Coupled experimental-modeling analyses of heat transfer in ex-vivo VS55-perfused porcine hepatic tissue being plunged in liquid nitrogen for vitreous cryopreservation

Vitreous cryopreservation refers to preserve biomaterials without or with very limited amount ice formation, which has been regarded to be the most promising method for large scale biopreservation (e.g., tissues and organs). However, the thermal stresses, internal stresses and residual stresses induced by ultra-rapid cooling and non-uniform temperature distribution have greatly hindered the application of this novel technology. To precisely predict the transient temperature distribution in the bio-samples during freezing is the prerequisite for theory based optimization of vitrification. Although it's of primary importance, modeling on vitrification of large scale biomaterials is very limited, as may be due to the fact that the key thermo-physical parameters are very scarce at such low temperatures with a so wide range (typically, −196 to 37 °C). In this study, we developed a coupled experimental-modeling approach for high-precision prediction of the transient temperature during vitrification of biomaterials by liquid nitrogen.

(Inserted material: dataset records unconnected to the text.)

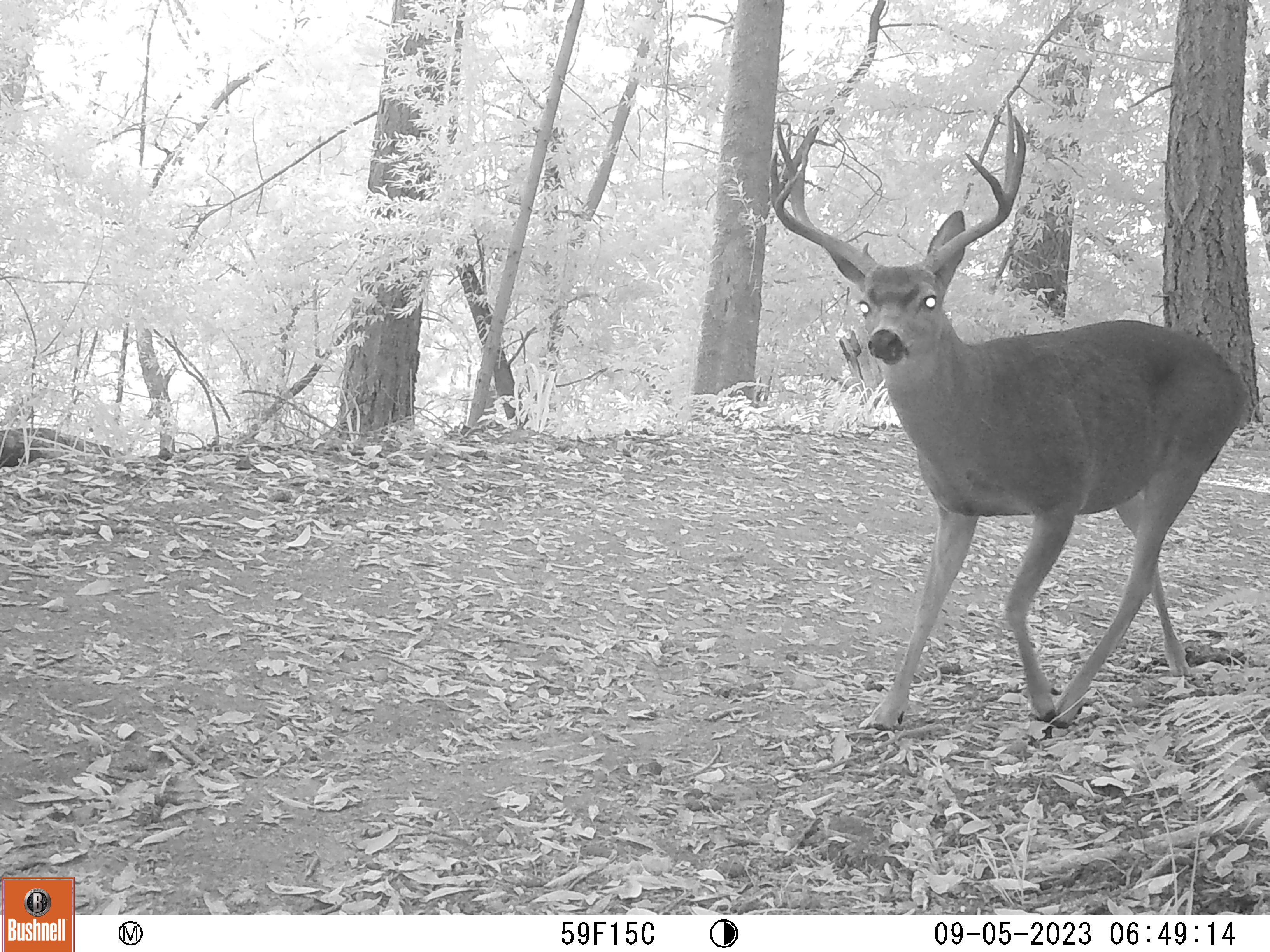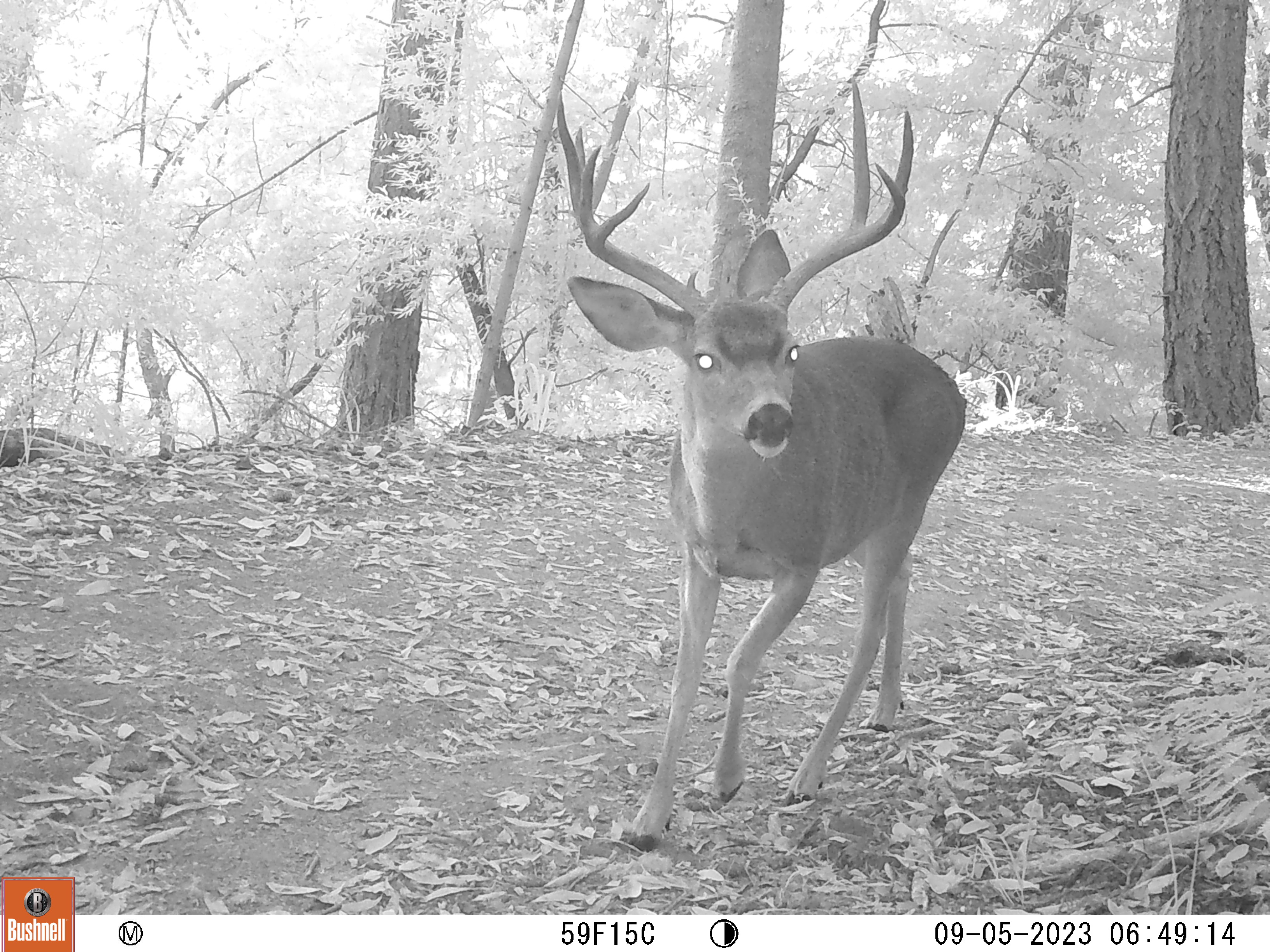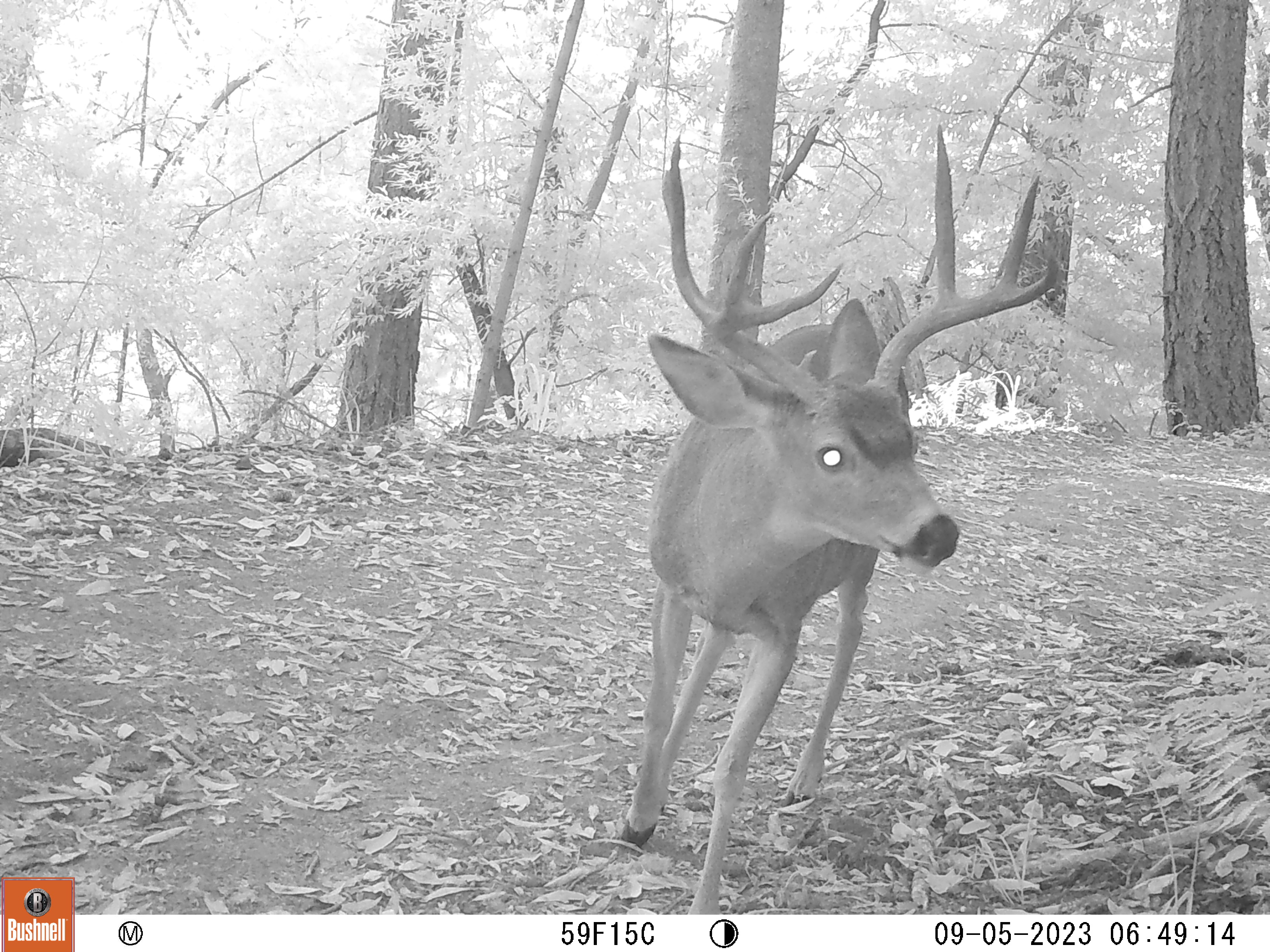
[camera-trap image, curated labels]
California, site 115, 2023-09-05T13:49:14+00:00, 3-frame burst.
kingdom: Animalia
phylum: Chordata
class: Mammalia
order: Artiodactyla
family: Cervidae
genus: Odocoileus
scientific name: Odocoileus hemionus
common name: mule deer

The thermal conductivities of VS55 solution and VS55-perfused porcine hepatic tissue at subzero temperatures were measured using a self-made while validated tiny heat probe, and the convective heat transfer coefficient on the outer wall of the cryovial during being plunged into liquid nitrogen was computed with an inverse problem method, and then all these experimentally determined thermo-physical parameters were incorporated into a theoretical model to predict the transient temperature fields in the porcine hepatic tissue. It follows that the predictions using the developed model in this study are consistent with the experimental results, as may benefit from the fact that the parameters used in this typical model are predetermined by real-vitrification-preservation-process-oriented. Besides that the coupled experimental-modeling approach established in this study leads to potential applications in optimization of vitreous cryopreservation of large scale biomaterials.